§ **Selected passage**:

※

He highlights two critical needs to stave off dumping: Large capital infusion into the sector and protective policies. While the Ministry of Commerce has initiated anti-dumping investigationson various items originating from China, steel remains outside the radar for the moment, though this may change. Says Manish Singhal Secretary General ASSOCHAM:“The US tariff on steel, may lead to an oversupply of cheaper steel, causing demand-supply imbalances and lower domestic prices, thereby hurting local manufacturers—especially small businesses. In response, India might enforce strict anti-dumping measures and consider a 15–25% tax on Chinese steel imports.  Also, in order to avoid trade diversion through ASEAN countries, the government could also consider enforcing the Rules of Origin regulations on imports coming through the ASEAN region.”Adds Hemant Jain, President, PHDCCI “The risk of Chinese dumping is high, as it may offset tariffs by exporting goods below market prices to markets like India to retain dominance.”

If Trump’s warnings are any indication, India’s auto sector could be high on his hit-list, although, on balance, this may be of little concern as India is likely to gain significant competitive advantage over China, reducing its vulnerability. “The emerging EV and electronics component segment—worth $15 to $20 billion—includes battery management, telematics, ADAS, and ABS. With tariffs putting China at a 20–25% disadvantage, India is in a sweet spot, which could allow exports to grow at 20–30% annually,” said Shradha Suri Marwah, President of the Automotive Component Manufacturers Association (ACMA).

Similarly, with the US imposing 20% tariffs on Chinese smartphones and IT hardware, Indian exporters can hope to expand their footprint in the US, especially in categories like smartphones, hearables and wearables, where America is not a key competitor. “The US is a $ 3Tn market and missing this opportunity could push the supply chain to other countries. At the same time, reciprocal tariffs could weaken our positon unless we refine our tariff structure, making it a double-edged sword”, ICEA told Outlook Business in a written response.

※

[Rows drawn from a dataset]
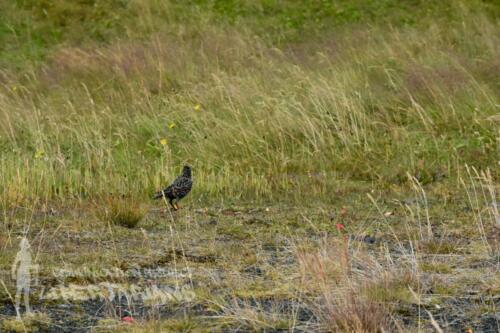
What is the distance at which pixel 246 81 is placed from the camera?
1234cm

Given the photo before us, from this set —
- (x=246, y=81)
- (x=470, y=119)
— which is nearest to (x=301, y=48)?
(x=246, y=81)

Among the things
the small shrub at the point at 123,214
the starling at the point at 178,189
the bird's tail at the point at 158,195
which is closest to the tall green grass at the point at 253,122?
the bird's tail at the point at 158,195

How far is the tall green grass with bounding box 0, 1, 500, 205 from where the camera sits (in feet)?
32.4

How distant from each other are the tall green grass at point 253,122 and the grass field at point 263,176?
0.03m

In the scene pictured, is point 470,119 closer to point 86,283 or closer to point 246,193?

※

§ **Work to complete**:
- A) Please mark each statement as yes or no according to the tariff passage above, quoting the words that decide it: (i) The ASSOCHAM secretary general says India might consider a 15–25% tax on Chinese steel imports. (ii) The Ministry of Commerce is currently running an anti-dumping investigation into steel. (iii) The US is imposing 20% tariffs on Chinese smartphones and IT hardware.
- B) Write a continuation of the tariff passage, beginning after its final sentence.

§ **Expected results**:
- A)
(i) Yes: "consider a 15–25% tax on Chinese steel imports"
(ii) No: "steel remains outside the radar for the moment"
(iii) Yes: "with the US imposing 20% tariffs on Chinese smartphones and IT hardware"

- B)
 

Will Custom Duty Cut Help?

In the last Union Budget Finance Minister, Nirmala Seetharaman outlined customs proposals to simplify India's tariff structure and correct duty inversion, aiming to promote exports and facilitate trade. She proposed eliminating seven custom tariff rates for industrial goods, building upon a similar move in the 2023-24 budget.

Not satisfied, in light of the Trump churn, exporters across sectors are pushing for a cut in India’s Basic Customs Duty (BCD) on imports from the US to boost exports. While the commerce ministry has assured protection to domestic exporters, particularly those in labour intensive leather and textiles sectors, representatives of apparel, electronic (particularly semiconductor) and automobile sectors are rooting for a zero-duty regime.

“The Government of India may consider a ‘ZERO for ZERO’ approach for apparel products of strategic interest. Since the tariff gap on cotton apparel is significant, an immediate duty cut on these products, followed by a phased reduction for man-made fibre (MMF) apparel, would be ideal, given MMF’s expected growth,” said Sudhir Sekhri.

A similar case is being made for the auto sector, where lower customs duties could enhance India's price competitiveness in global markets. “A strategic reduction in duties on auto components and finished vehicles would allow Indian exporters to offer more competitive pricing, positioning them as strong alternatives to suppliers from tariff-hit countries like China and South Korea,” said Ajinkya Firodia.

With the US poised to tighten its trade barriers, Indian exporters face mounting challenges. However, strategic tariff reforms, proactive government backing, and competitive pricing could help mitigate risks. By adapting swiftly to shifting trade dynamics, India can turn adversity into opportunity and strengthen its global export position.